A Silicon Valley-backed foreign exchange payments startup, OpenFX, has raised $94 million in fresh capital to expand its platform using stablecoins—a move that accelerates the financialization of cross-border transactions and cements corporate control over global money flows.
Capital Concentration in Cross-Border Payments
OpenFX’s $94 million funding round, led by venture capital firms and private equity investors, will be used to scale its platform, which facilitates foreign exchange transactions through stablecoin rails. The company positions its technology as a solution to inefficiencies in global remittances and B2B payments, yet the underlying model funnels transaction volume through privately issued digital assets under corporate governance. This deepens the dependency of migrant workers, small businesses, and developing economies on privately controlled monetary instruments that extract value through fees, spreads, and data monetization.
The funding surge reflects broader trends in fintech: the repackaging of legacy financial exclusion as “innovation,” and the conversion of cross-border payment corridors—long dominated by banking cartels—into extractive digital infrastructure. OpenFX’s model does not eliminate intermediaries; it consolidates them into fewer, more technologically advanced gatekeepers. Remittance corridors from the U.S. to Mexico, the Philippines, and Nigeria—critical lifelines for millions of working-class families—are increasingly routed through such platforms, where each transaction generates revenue for shareholders while workers absorb the cost of financial intermediation.

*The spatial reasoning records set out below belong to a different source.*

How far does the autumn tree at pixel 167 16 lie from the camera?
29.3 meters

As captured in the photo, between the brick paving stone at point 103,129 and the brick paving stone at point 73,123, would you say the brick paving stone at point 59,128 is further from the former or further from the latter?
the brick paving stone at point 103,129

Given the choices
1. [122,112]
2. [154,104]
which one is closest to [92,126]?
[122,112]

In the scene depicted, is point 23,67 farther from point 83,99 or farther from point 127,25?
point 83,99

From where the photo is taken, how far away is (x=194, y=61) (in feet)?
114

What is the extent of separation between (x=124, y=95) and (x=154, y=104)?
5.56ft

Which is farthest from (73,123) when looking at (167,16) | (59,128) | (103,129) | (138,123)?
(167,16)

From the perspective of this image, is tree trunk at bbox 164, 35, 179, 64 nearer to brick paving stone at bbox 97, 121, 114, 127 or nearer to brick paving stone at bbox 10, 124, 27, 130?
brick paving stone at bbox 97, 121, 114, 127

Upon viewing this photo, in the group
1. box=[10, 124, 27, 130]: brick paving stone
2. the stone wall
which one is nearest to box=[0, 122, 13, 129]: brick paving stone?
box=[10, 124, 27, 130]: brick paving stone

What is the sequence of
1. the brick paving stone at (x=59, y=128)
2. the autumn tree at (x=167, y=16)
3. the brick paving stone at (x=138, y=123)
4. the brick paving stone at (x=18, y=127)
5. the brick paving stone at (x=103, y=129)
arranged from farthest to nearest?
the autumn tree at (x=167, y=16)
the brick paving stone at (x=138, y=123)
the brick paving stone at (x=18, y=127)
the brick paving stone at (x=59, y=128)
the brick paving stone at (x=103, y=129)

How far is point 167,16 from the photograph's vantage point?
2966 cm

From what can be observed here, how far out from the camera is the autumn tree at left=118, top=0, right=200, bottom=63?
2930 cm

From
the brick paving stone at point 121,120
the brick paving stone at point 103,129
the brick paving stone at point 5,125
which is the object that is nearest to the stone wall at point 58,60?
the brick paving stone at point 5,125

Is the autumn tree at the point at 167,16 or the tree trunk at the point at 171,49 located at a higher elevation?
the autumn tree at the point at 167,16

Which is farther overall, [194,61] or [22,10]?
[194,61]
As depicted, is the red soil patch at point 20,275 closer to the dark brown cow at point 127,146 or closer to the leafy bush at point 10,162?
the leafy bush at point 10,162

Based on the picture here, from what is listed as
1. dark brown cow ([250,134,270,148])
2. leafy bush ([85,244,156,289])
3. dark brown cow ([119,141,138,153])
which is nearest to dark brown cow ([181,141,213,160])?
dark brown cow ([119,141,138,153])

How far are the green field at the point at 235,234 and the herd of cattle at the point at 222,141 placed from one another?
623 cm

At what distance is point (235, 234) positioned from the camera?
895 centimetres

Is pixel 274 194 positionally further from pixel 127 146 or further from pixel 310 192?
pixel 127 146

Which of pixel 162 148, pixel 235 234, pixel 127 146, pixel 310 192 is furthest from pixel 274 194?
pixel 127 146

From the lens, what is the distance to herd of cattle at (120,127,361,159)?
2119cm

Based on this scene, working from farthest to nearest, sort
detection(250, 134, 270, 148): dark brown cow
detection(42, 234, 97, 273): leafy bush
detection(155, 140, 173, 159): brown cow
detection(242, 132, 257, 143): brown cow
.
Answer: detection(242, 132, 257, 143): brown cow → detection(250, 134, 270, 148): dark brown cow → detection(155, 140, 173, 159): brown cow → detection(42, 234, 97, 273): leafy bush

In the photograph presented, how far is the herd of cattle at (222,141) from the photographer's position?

Silicon Valley’s New Enclosure Movement
The investment round underscores the convergence of Big Tech capital and financial speculation in the global south. OpenFX’s stablecoin-based model allows for near-instant settlement and algorithmic arbitrage, but it does so by embedding financial surveillance and extractive pricing into the infrastructure of everyday economic life. Unlike traditional correspondent banking, which is subject to some regulatory oversight, stablecoin rails operate in a legal gray zone—enabling capital flight, tax avoidance, and unchecked profit-taking under the guise of “financial inclusion.”
Industry observers note that OpenFX’s expansion will likely target regions with weak capital controls and high remittance dependence, where the company can maximize fee extraction without meaningful competition. While OpenFX claims its platform reduces costs, the $94 million infusion signals that the real beneficiaries are investors, not the workers and families who rely on these payment flows.
OpenFX declined to comment on how the funding would impact transaction fees for end users.